The above discussion is meant to be illustrative of the principles and various embodiments of the present invention. Numerous variations and modifications will become apparent to those skilled in the art once the above disclosure is fully appreciated. It is intended that the following claims be interpreted to embrace all such variations and modifications.
Claims
1. A system, comprising:
- a plurality of computers coupled together and comprising a first computer and one or more other computers, each of said plurality of computers storing and maintaining state information; and
- a storage subsystem coupled to each of said plurality of computers;
- wherein said first computer reports to at least one other computer of a state associated with the first computer and, when said first computer fails, at least one other computer determines whether to cause a merge operation to be performed on said storage subsystem based on a last reported state of the first computer when the first computer fails, said merge operation ensuring data consistency on said storage subsystem.
2. The system of claim 1 wherein said first computer reports the state to the at least one other computer by transmitting a message to said at least one other computer, said message comprising a state indicator, said indicator being indicative of a pending write (“PW”) state and a no pending write (“NPW”) state, said PW state indicating that the first computer may perform a write to said storage subsystem and said NPW state indicating that the first computer will not perform a write to said storage subsystem.

-- Written exercise 1 --
Can you repeat the patent claims passage above word for word?
-- Written exercise 2 --
Could you render the records below as a JSON list of strings, one string for each line, with blank lines left out?

-- Data for this exercise --
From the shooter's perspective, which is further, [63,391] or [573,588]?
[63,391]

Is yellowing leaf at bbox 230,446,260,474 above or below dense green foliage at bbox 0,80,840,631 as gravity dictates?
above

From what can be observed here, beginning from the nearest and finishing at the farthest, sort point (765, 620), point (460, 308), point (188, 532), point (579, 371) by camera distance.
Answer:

-- Full output 1 --
The above discussion is meant to be illustrative of the principles and various embodiments of the present invention. Numerous variations and modifications will become apparent to those skilled in the art once the above disclosure is fully appreciated. It is intended that the following claims be interpreted to embrace all such variations and modifications.
Claims
1. A system, comprising:
- a plurality of computers coupled together and comprising a first computer and one or more other computers, each of said plurality of computers storing and maintaining state information; and
- a storage subsystem coupled to each of said plurality of computers;
- wherein said first computer reports to at least one other computer of a state associated with the first computer and, when said first computer fails, at least one other computer determines whether to cause a merge operation to be performed on said storage subsystem based on a last reported state of the first computer when the first computer fails, said merge operation ensuring data consistency on said storage subsystem.
2. The system of claim 1 wherein said first computer reports the state to the at least one other computer by transmitting a message to said at least one other computer, said message comprising a state indicator, said indicator being indicative of a pending write (“PW”) state and a no pending write (“NPW”) state, said PW state indicating that the first computer may perform a write to said storage subsystem and said NPW state indicating that the first computer will not perform a write to said storage subsystem.

-- Full output 2 --
[
  "From the shooter's perspective, which is further, [63,391] or [573,588]?",
  "[63,391]",
  "Is yellowing leaf at bbox 230,446,260,474 above or below dense green foliage at bbox 0,80,840,631 as gravity dictates?",
  "above",
  "From what can be observed here, beginning from the nearest and finishing at the farthest, sort point (765, 620), point (460, 308), point (188, 532), point (579, 371) by camera distance.",
  "Answer:"
]